··· Information given ···

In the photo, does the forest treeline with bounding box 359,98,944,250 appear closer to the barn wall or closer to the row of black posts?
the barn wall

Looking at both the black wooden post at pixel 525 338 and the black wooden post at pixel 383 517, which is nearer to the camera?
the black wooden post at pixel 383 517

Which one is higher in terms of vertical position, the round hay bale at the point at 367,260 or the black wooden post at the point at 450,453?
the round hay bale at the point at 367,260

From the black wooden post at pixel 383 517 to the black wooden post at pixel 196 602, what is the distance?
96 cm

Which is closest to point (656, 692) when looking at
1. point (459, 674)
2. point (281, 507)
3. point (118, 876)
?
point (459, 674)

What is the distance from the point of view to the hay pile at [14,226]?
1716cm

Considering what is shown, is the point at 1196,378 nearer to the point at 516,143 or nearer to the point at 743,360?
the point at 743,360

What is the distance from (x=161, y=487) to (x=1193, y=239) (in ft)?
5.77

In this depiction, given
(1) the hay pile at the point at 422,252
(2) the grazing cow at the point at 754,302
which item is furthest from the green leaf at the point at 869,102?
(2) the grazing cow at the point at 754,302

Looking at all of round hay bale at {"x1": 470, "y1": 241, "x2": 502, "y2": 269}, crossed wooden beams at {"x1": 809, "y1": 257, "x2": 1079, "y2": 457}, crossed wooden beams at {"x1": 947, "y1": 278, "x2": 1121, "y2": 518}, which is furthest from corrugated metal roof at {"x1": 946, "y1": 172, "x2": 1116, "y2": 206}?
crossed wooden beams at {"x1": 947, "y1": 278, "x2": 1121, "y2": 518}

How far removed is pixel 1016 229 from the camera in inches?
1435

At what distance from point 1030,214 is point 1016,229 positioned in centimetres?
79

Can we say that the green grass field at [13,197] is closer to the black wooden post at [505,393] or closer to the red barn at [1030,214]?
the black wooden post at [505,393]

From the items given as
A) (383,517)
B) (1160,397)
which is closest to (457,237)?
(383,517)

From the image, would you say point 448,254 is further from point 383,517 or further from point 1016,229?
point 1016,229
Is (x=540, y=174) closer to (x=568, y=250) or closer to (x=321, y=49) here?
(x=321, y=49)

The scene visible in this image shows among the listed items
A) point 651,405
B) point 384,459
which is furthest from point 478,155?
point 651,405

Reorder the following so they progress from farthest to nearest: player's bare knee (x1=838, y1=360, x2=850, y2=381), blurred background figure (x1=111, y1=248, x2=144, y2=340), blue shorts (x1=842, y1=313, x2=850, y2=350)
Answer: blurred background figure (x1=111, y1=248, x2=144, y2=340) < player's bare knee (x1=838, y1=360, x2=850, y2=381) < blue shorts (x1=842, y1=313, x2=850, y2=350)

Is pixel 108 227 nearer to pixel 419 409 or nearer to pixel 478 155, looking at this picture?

···

» Exercise aim: Can you turn every line of the data above into a JSON list of strings, one string per line, with the blank lines left out?

» Output:
[
  "In the photo, does the forest treeline with bounding box 359,98,944,250 appear closer to the barn wall or closer to the row of black posts?",
  "the barn wall",
  "Looking at both the black wooden post at pixel 525 338 and the black wooden post at pixel 383 517, which is nearer to the camera?",
  "the black wooden post at pixel 383 517",
  "Which one is higher in terms of vertical position, the round hay bale at the point at 367,260 or the black wooden post at the point at 450,453?",
  "the round hay bale at the point at 367,260",
  "From the black wooden post at pixel 383 517 to the black wooden post at pixel 196 602, what is the distance?",
  "96 cm",
  "Which is closest to point (656, 692) when looking at",
  "1. point (459, 674)",
  "2. point (281, 507)",
  "3. point (118, 876)",
  "?",
  "point (459, 674)",
  "What is the distance from the point of view to the hay pile at [14,226]?",
  "1716cm",
  "Considering what is shown, is the point at 1196,378 nearer to the point at 516,143 or nearer to the point at 743,360?",
  "the point at 743,360",
  "What is the distance from (x=161, y=487) to (x=1193, y=239) (in ft)?",
  "5.77",
  "In this depiction, given",
  "(1) the hay pile at the point at 422,252",
  "(2) the grazing cow at the point at 754,302",
  "which item is furthest from the green leaf at the point at 869,102?",
  "(2) the grazing cow at the point at 754,302",
  "Looking at all of round hay bale at {\"x1\": 470, \"y1\": 241, \"x2\": 502, \"y2\": 269}, crossed wooden beams at {\"x1\": 809, \"y1\": 257, \"x2\": 1079, \"y2\": 457}, crossed wooden beams at {\"x1\": 947, \"y1\": 278, \"x2\": 1121, \"y2\": 518}, which is furthest from corrugated metal roof at {\"x1\": 946, \"y1\": 172, \"x2\": 1116, \"y2\": 206}?",
  "crossed wooden beams at {\"x1\": 947, \"y1\": 278, \"x2\": 1121, \"y2\": 518}",
  "How far removed is pixel 1016 229 from the camera in inches?",
  "1435",
  "At what distance from point 1030,214 is point 1016,229 positioned in centimetres?",
  "79",
  "Can we say that the green grass field at [13,197] is closer to the black wooden post at [505,393] or closer to the red barn at [1030,214]?",
  "the black wooden post at [505,393]",
  "From the items given as",
  "A) (383,517)",
  "B) (1160,397)",
  "which is closest to (457,237)?",
  "(383,517)",
  "From the image, would you say point 448,254 is further from point 383,517 or further from point 1016,229?",
  "point 1016,229",
  "Is (x=540, y=174) closer to (x=568, y=250) or closer to (x=321, y=49) here?",
  "(x=321, y=49)",
  "The scene visible in this image shows among the listed items",
  "A) point 651,405",
  "B) point 384,459",
  "which is furthest from point 478,155?",
  "point 651,405",
  "Reorder the following so they progress from farthest to nearest: player's bare knee (x1=838, y1=360, x2=850, y2=381), blurred background figure (x1=111, y1=248, x2=144, y2=340), blue shorts (x1=842, y1=313, x2=850, y2=350)",
  "Answer: blurred background figure (x1=111, y1=248, x2=144, y2=340) < player's bare knee (x1=838, y1=360, x2=850, y2=381) < blue shorts (x1=842, y1=313, x2=850, y2=350)",
  "Is pixel 108 227 nearer to pixel 419 409 or nearer to pixel 478 155, looking at this picture?"
]